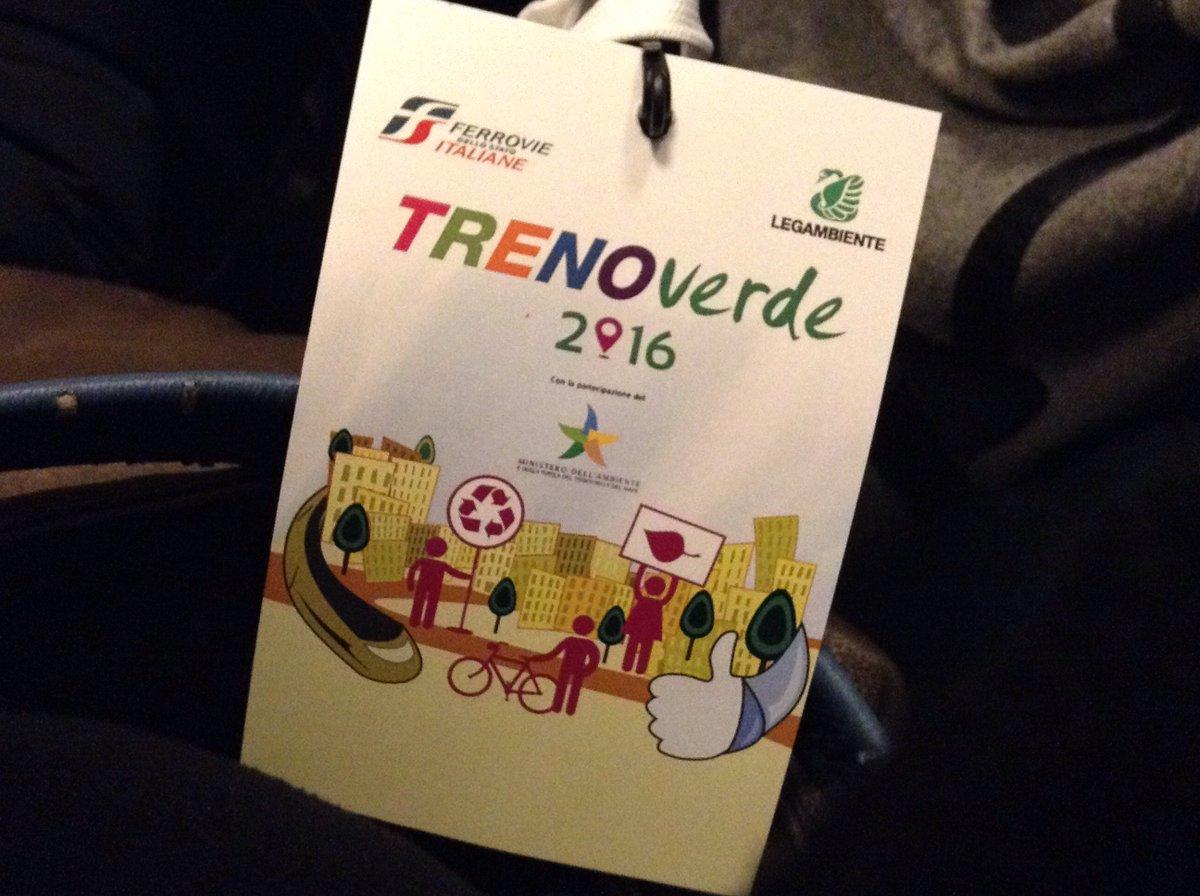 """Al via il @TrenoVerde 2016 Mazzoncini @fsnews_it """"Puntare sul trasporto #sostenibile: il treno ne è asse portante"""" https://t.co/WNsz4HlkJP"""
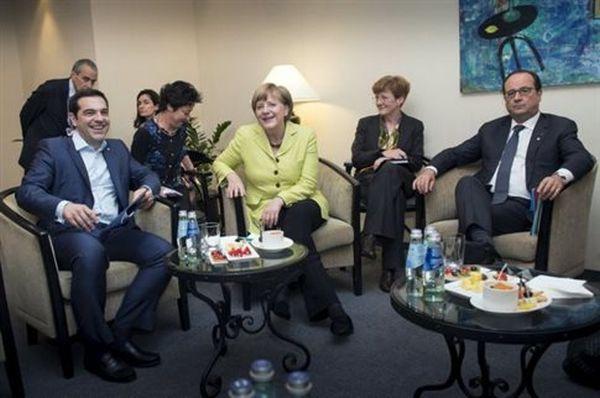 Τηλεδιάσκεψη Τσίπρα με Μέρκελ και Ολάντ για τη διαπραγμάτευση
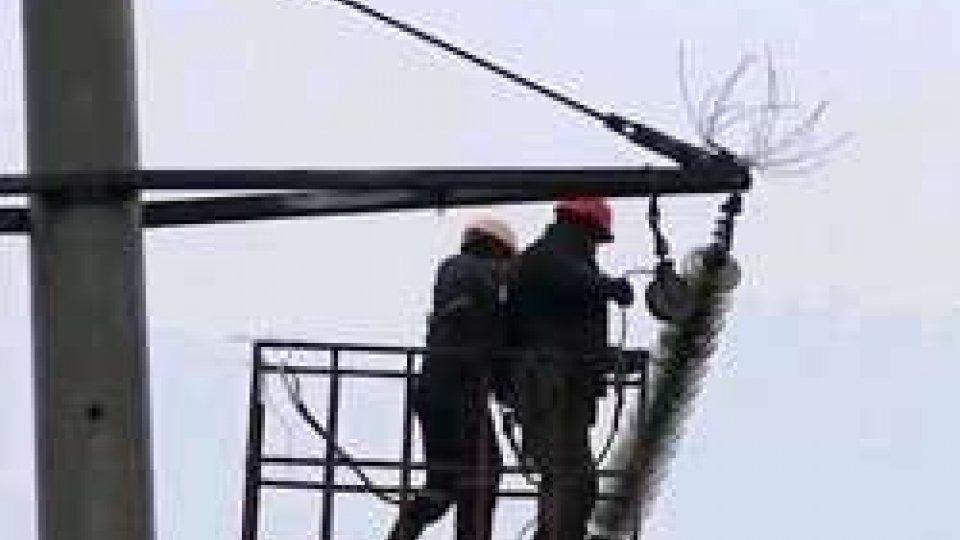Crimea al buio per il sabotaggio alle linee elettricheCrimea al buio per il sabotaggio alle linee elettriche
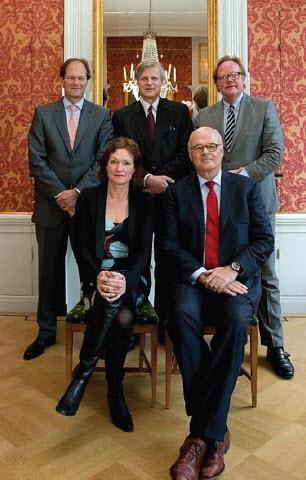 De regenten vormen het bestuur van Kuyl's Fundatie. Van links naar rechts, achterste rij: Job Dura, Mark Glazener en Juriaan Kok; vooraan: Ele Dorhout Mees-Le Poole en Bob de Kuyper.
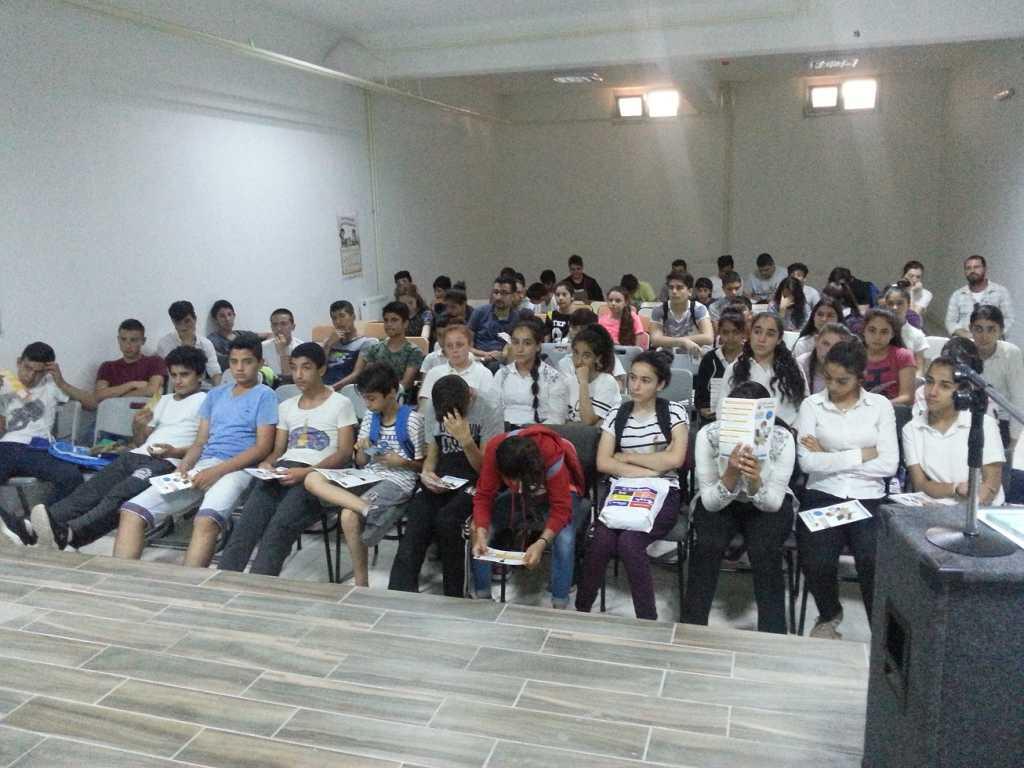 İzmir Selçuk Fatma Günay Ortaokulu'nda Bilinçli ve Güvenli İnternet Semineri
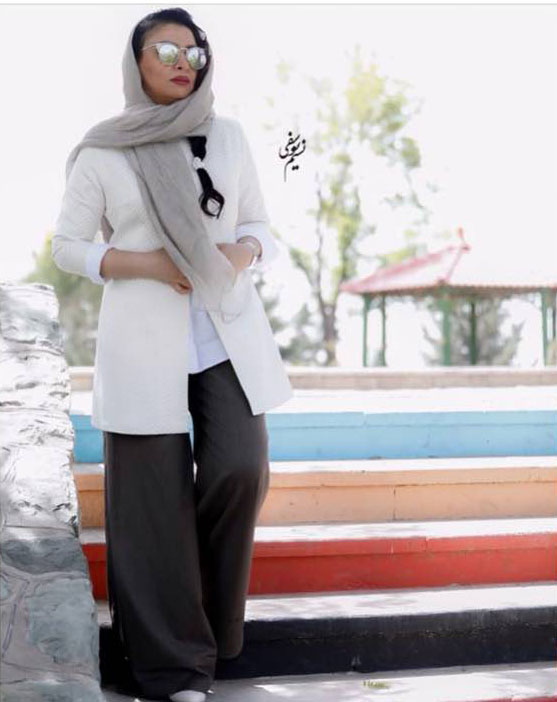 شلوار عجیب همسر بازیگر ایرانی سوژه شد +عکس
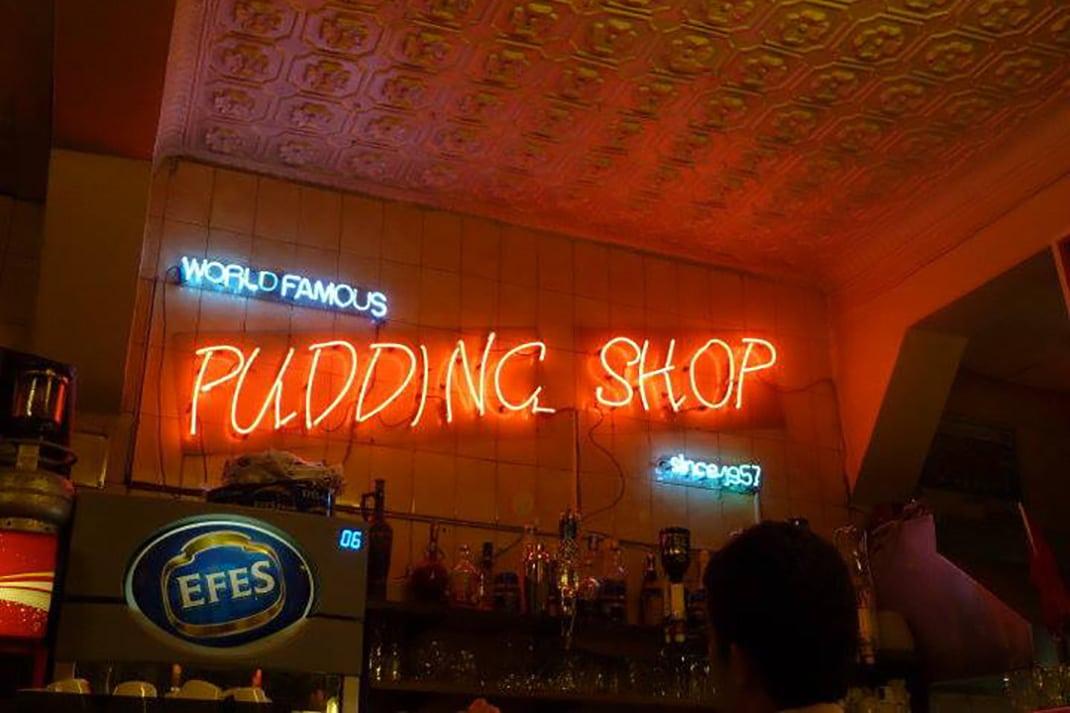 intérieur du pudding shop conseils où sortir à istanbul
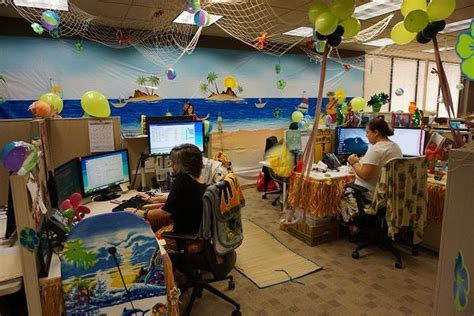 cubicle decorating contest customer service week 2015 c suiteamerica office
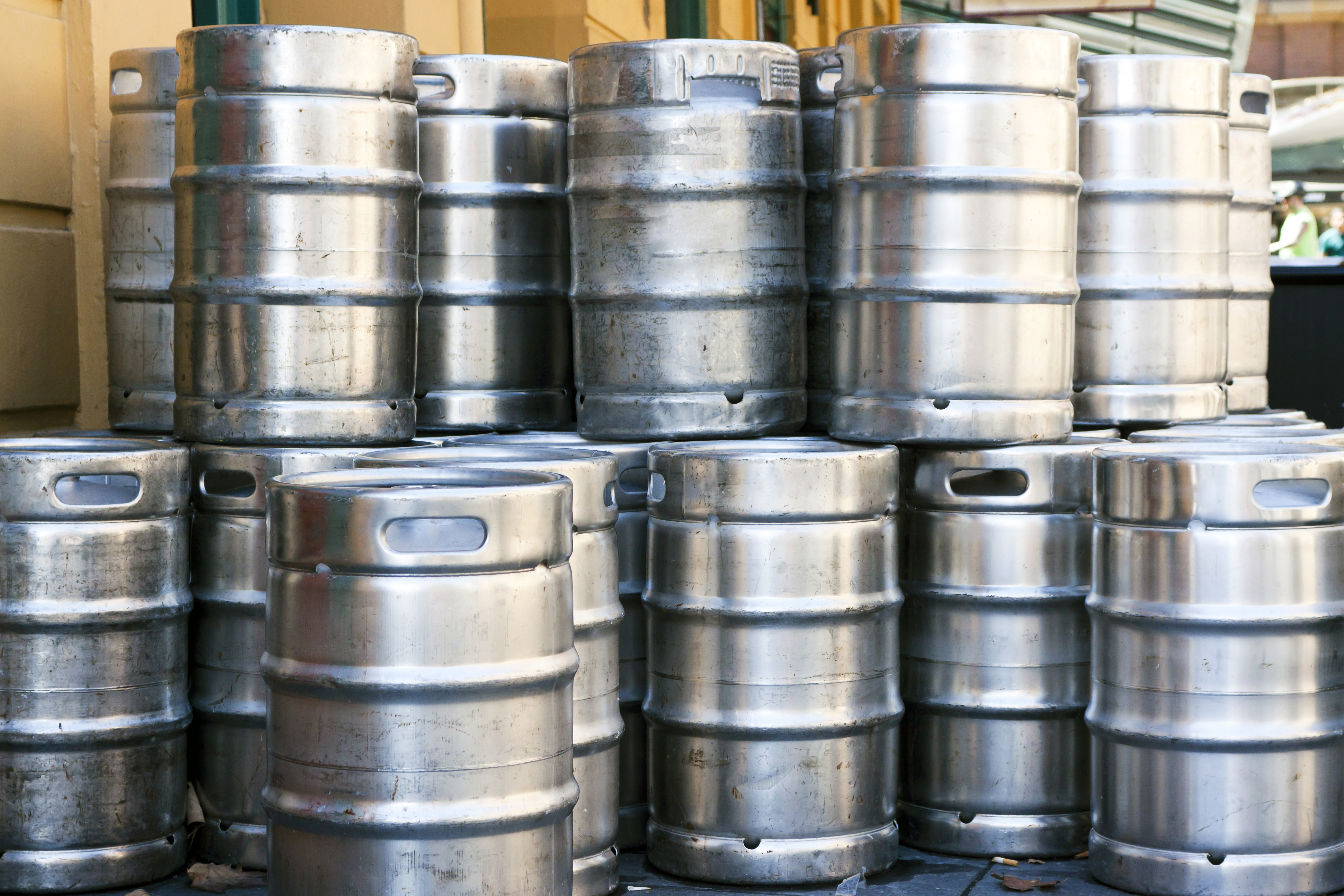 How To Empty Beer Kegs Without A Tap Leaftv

--- WHAT THIS TASK INVOLVES ---
Please repeat the lines that run from the one holding "cubicle decorating contest" to the last line of the material, both included, exactly and without pictures.

--- RESULT BELOW ---
 cubicle decorating contest customer service week 2015 c suiteamerica office
 How To Empty Beer Kegs Without A Tap Leaftv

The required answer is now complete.